* begin *

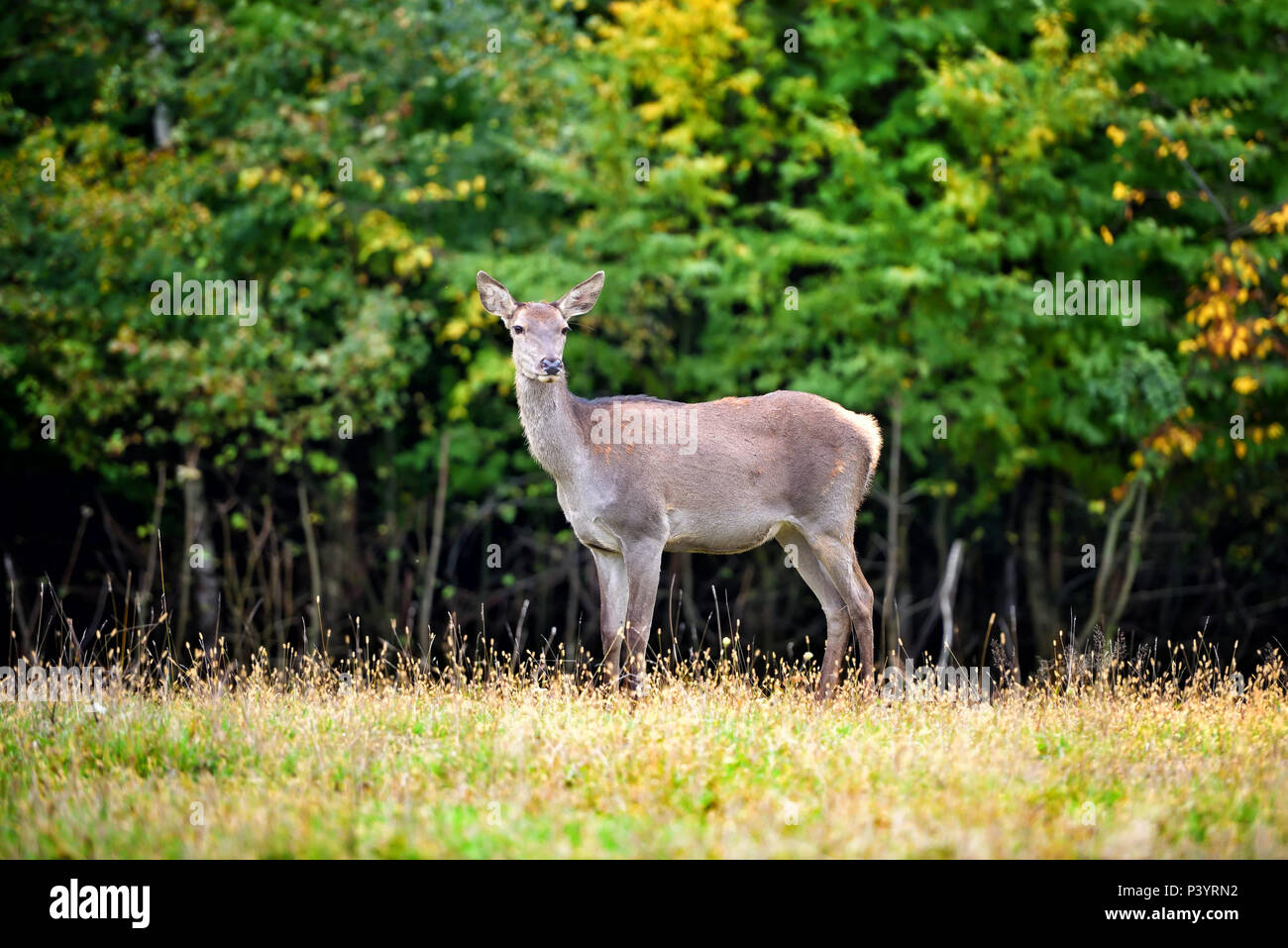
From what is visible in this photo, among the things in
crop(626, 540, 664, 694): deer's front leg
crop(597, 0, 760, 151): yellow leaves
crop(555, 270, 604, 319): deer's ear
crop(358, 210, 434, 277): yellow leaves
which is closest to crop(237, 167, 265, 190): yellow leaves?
crop(358, 210, 434, 277): yellow leaves

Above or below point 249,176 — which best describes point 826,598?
below

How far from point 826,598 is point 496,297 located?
265 cm

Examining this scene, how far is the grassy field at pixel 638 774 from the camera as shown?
4.97 meters

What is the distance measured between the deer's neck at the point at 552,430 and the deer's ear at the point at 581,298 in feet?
1.50

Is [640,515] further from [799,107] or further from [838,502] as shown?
[799,107]

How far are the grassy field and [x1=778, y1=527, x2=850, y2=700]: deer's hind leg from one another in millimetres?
857

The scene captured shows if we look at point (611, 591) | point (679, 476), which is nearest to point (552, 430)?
point (679, 476)

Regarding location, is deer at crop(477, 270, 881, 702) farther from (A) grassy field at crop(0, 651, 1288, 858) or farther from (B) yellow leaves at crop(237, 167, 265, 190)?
(B) yellow leaves at crop(237, 167, 265, 190)

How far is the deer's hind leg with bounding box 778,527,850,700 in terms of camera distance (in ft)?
27.7

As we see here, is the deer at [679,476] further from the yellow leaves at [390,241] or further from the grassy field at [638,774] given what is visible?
the yellow leaves at [390,241]

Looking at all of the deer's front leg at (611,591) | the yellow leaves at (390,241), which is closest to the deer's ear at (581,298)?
the deer's front leg at (611,591)

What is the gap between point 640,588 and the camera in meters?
8.13

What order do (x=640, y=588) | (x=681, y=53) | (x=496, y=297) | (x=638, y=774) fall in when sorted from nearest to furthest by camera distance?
(x=638, y=774) < (x=640, y=588) < (x=496, y=297) < (x=681, y=53)

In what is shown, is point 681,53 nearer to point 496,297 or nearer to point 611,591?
point 496,297
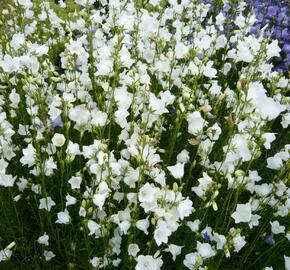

* end *

Brief
Rewrite the listing above, replacing every "grassy field" with "meadow" and leaving everything else unchanged. Omit the pictures from your answer.

Exercise solution
From what is visible in this photo, among the things in
crop(626, 540, 664, 694): deer's front leg
crop(597, 0, 760, 151): yellow leaves
crop(555, 270, 604, 319): deer's ear
crop(358, 210, 434, 277): yellow leaves
which is closest to crop(237, 167, 265, 190): yellow leaves?
crop(358, 210, 434, 277): yellow leaves

Above or below point 249,176 — which best describes point 826,598?
below

How far from point 826,598 is point 496,297 located?
265 cm

Examining this scene, how far is the meadow at pixel 638 774 from the camera as shown?
4.97 meters

What is the distance measured between the deer's neck at the point at 552,430 and the deer's ear at the point at 581,298 in feet?
1.50

Is [640,515] further from [799,107] or further from [838,502] as shown?
[799,107]

How far are the meadow and [x1=778, y1=527, x2=850, y2=700]: deer's hind leg from one another in millimetres?
857

The scene captured shows if we look at point (611, 591) | point (679, 476), which is nearest to point (552, 430)?
point (679, 476)

Regarding location, is deer at crop(477, 270, 881, 702) farther from (A) meadow at crop(0, 651, 1288, 858) or farther from (B) yellow leaves at crop(237, 167, 265, 190)?
(B) yellow leaves at crop(237, 167, 265, 190)

How far is the deer's hind leg with bounding box 778,527,850,700 in terms of camera distance (in ft)?
27.7

As we see here, is the deer at [679,476] further from the yellow leaves at [390,241] or further from the meadow at [638,774] given what is visible?
the yellow leaves at [390,241]

Looking at all of the deer's front leg at (611,591) | the yellow leaves at (390,241), which is closest to the deer's ear at (581,298)?
the deer's front leg at (611,591)

What is the gap between point 640,588 and the camera in meters?
8.13

What order do (x=640, y=588) | (x=681, y=53) | (x=496, y=297) | (x=638, y=774) fall in when sorted from nearest to furthest by camera distance?
(x=638, y=774) < (x=640, y=588) < (x=496, y=297) < (x=681, y=53)

In what is shown, is point 681,53 nearer to point 496,297 or nearer to point 611,591?
point 496,297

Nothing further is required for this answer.